NOTE 2 The mapping specification is specified in 5.1. It shows how the information requirements are met by using common resources and constructs defined or imported in the MIM schema of this application module.
This clause defines the information requirements to which implementations shall conform using the EXPRESS language as defined in ISO 10303-11. The following begins the Maths_space_arm schema and identifies the necessary external references.
EXPRESS specification:
*)
SCHEMA Maths_space_arm;
(*
The following EXPRESS interface statement specifies the elements imported from the ARM of another application module.
EXPRESS specification:
*)
USE FROM
Maths_value_arm;
--
ISO/TS 10303-1092
(*
NOTE 1 The schemas referenced above are specified in the following part of ISO 10303:
Maths_value_arm ISO/TS 10303-1092
NOTE 2 See Annex C, Figures C.1and C.2 for a graphical representation of this schema.
This subclause specifies the ARM entity for this module. The ARM entity is an atomic element that embodies a unique application concept and contains attributes specifying the data elements of the entity. The ARM entity and definition is specified below.
A Maths_space is a set of things for which mathematical functions are defined.

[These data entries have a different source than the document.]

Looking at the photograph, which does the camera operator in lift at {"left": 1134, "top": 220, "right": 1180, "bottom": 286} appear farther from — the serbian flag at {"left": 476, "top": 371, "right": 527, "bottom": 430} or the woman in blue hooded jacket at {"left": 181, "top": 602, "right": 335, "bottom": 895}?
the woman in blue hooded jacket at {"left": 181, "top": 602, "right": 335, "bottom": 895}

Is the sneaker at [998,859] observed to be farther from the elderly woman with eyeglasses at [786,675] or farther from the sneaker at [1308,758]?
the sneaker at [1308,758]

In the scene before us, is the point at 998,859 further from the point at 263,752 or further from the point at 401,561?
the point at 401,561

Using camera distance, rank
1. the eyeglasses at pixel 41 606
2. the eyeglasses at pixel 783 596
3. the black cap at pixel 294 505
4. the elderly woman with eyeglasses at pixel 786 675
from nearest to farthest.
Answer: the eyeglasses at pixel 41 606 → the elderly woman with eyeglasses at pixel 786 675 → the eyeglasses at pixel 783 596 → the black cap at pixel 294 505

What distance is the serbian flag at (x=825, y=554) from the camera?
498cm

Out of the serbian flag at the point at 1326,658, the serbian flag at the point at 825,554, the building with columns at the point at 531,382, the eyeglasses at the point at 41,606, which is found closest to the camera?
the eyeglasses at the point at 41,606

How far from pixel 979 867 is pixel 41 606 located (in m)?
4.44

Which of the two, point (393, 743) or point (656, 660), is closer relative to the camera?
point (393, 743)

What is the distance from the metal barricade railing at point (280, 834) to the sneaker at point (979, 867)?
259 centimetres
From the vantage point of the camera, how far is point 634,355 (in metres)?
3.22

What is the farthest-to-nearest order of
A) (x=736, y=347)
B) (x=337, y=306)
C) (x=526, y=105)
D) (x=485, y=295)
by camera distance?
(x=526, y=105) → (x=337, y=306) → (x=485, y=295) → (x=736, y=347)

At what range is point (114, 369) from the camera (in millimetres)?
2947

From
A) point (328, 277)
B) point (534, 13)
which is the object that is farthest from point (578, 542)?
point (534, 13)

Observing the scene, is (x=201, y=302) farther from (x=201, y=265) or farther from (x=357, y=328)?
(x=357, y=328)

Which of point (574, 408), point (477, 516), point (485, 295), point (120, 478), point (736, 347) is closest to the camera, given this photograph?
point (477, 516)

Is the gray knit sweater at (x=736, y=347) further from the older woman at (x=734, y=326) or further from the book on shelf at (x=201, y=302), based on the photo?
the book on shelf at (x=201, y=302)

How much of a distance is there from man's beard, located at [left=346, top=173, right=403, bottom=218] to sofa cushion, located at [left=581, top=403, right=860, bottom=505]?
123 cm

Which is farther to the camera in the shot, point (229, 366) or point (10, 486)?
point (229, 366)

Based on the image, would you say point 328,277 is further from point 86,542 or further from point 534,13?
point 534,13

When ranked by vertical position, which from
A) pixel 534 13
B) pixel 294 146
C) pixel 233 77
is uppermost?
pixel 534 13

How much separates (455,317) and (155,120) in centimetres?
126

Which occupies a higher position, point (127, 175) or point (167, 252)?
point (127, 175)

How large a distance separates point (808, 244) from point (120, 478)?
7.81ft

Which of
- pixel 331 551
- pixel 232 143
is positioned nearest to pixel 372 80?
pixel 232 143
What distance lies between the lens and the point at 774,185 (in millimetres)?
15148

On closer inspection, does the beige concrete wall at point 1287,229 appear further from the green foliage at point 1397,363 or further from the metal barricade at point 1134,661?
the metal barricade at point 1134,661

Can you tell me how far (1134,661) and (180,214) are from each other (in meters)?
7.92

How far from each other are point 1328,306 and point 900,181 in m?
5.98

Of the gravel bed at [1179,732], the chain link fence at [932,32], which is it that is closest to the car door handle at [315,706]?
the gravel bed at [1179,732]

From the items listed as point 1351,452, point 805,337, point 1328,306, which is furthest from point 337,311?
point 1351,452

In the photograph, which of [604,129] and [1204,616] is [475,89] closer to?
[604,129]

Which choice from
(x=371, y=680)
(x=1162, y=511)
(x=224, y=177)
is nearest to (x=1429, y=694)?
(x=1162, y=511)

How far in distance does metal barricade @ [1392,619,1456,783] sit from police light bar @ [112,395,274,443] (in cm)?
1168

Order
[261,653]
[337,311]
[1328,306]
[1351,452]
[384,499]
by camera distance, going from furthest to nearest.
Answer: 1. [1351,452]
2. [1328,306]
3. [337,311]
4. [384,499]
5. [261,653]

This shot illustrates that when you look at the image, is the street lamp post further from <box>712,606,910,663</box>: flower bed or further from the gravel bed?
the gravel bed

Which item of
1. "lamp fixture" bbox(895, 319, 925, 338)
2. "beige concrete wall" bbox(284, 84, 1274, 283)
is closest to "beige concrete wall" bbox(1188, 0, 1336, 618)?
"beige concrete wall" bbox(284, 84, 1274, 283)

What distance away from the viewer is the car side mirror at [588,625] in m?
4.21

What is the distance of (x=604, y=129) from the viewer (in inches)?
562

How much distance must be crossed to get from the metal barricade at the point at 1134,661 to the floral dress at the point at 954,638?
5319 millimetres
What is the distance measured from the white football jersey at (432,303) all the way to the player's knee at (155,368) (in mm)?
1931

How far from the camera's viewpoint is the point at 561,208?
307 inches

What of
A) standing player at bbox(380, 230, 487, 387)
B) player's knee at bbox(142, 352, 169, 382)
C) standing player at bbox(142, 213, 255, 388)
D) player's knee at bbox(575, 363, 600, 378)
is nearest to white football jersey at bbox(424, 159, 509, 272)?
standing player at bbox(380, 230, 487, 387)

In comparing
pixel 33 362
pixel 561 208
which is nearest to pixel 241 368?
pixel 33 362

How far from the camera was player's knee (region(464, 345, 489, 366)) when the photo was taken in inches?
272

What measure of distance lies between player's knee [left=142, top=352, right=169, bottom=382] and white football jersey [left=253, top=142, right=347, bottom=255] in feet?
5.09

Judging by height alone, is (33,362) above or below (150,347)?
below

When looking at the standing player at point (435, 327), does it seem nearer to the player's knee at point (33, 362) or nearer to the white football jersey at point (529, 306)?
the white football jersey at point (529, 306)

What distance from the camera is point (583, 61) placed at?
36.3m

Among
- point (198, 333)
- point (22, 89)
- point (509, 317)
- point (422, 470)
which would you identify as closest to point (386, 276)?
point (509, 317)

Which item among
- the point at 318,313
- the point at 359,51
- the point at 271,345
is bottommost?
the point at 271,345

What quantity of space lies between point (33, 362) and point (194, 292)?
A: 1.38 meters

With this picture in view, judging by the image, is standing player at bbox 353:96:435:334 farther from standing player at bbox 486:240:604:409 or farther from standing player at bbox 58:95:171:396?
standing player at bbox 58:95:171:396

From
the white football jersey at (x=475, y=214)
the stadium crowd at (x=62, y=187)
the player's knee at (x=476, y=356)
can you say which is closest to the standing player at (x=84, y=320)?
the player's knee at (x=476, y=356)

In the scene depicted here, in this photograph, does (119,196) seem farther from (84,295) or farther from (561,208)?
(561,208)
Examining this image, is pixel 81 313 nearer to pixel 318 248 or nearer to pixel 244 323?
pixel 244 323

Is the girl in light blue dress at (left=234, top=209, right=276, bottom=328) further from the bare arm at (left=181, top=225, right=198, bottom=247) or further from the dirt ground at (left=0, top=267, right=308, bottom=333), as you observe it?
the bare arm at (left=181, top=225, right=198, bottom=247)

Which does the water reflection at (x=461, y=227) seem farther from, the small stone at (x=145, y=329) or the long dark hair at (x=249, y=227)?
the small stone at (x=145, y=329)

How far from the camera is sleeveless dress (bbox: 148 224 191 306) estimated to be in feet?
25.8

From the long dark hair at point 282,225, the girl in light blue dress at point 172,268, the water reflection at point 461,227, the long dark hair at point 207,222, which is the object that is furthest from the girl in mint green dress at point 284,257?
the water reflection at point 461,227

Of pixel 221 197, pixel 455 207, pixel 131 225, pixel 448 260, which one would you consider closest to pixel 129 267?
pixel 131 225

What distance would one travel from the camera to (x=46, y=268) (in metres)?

NOTE The details of the attributes of Maths_space are described in ISO 10303-50, and are not repeated here.
The following subtypes of Maths_space are within the scope of this part of ISO 10303:
A Maths_space that is one of:
A Maths_space that is an finite set of mathematical values and that has these values explicitly stated.
A Maths_space that is an integer interval, bounded above, bounded below, or bounded both above and below.
A Maths_space that is an real interval, bounded above, bounded below, or bounded both above and below. Each bound can be either open or closed.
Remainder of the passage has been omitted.